Virus-based pharmaceutical production in plants: an opportunity to reduce health problems in Africa

Abstract

Background: Developing African countries face health problems that they struggle to solve. The major causes of this situation are high therapeutic and logistical costs. Plant-made therapeutics are easy to produce due to the lack of the safety considerations associated with traditional fermenter-based expression platforms, such as mammalian cells. Plant biosystems are easy to scale up and inexpensive, and they do not require refrigeration or a sophisticated medical infrastructure. These advantages provide an opportunity for plant-made pharmaceuticals to counteract diseases for which medicines were previously inaccessible to people in countries with few resources.

Main body: The techniques needed for plant-based therapeutic production are currently available.
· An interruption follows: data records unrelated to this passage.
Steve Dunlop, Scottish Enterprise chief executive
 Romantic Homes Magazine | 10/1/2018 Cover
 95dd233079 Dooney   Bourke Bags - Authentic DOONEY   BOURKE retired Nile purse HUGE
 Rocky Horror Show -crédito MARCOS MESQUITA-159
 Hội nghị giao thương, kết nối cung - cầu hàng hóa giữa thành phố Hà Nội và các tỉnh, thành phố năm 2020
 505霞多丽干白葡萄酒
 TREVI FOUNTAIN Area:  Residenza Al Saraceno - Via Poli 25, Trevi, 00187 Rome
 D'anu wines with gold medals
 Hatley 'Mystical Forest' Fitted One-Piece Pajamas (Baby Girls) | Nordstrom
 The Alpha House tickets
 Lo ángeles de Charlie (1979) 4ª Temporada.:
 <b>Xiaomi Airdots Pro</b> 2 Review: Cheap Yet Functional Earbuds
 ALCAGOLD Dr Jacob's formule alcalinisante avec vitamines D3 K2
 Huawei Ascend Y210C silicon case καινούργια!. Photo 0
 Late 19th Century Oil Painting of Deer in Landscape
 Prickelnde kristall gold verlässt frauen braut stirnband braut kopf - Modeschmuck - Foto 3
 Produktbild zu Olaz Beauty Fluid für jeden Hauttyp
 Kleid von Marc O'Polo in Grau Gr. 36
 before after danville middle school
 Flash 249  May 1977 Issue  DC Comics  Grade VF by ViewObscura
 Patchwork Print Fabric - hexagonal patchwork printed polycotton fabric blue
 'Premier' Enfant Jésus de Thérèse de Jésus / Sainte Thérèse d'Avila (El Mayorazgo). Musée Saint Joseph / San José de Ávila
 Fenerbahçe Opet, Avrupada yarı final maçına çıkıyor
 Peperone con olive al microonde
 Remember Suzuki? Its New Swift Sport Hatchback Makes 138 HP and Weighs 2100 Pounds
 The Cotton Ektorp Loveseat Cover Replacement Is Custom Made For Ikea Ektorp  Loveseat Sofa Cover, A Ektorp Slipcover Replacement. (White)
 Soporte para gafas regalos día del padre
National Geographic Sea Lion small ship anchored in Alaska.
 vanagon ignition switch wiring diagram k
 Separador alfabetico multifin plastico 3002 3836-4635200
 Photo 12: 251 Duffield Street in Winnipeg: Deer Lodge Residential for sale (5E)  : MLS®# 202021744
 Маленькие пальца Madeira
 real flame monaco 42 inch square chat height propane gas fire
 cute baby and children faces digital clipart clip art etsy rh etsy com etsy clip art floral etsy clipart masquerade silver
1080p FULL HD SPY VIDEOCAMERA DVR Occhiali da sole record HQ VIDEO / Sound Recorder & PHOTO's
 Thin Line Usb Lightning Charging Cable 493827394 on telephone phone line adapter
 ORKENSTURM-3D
Viral expression vectors based on plant viruses have greatly enhanced plant-made therapeutic production and have been exploited to produce a variety of proteins of industrial, pharmaceutical and agribusiness interest. Some neglected tropical diseases occurring exclusively in the developing world have found solutions through plant bioreactor technology. Plant viral expression vectors have been reported in the production of therapeutics against these diseases occurring exclusively in the third world, and some virus-derived antigens produced in plants exhibit appropriate antigenicity and immunogenicity. However, all advances in the use of plants as bioreactors have been made by companies in Europe and America. The developing world is still far from acquiring this technology, although plant viral expression vectors may provide crucial help to overcome neglected diseases.

Conclusion: Today, interest in these tools is rising, and viral amplicons made in and for Africa are in progress. This review describes the biotechnological advances in the field of plant bioreactors, highlights factors restricting access to this technology by those who need it most and proposes a solution to overcome these limitations.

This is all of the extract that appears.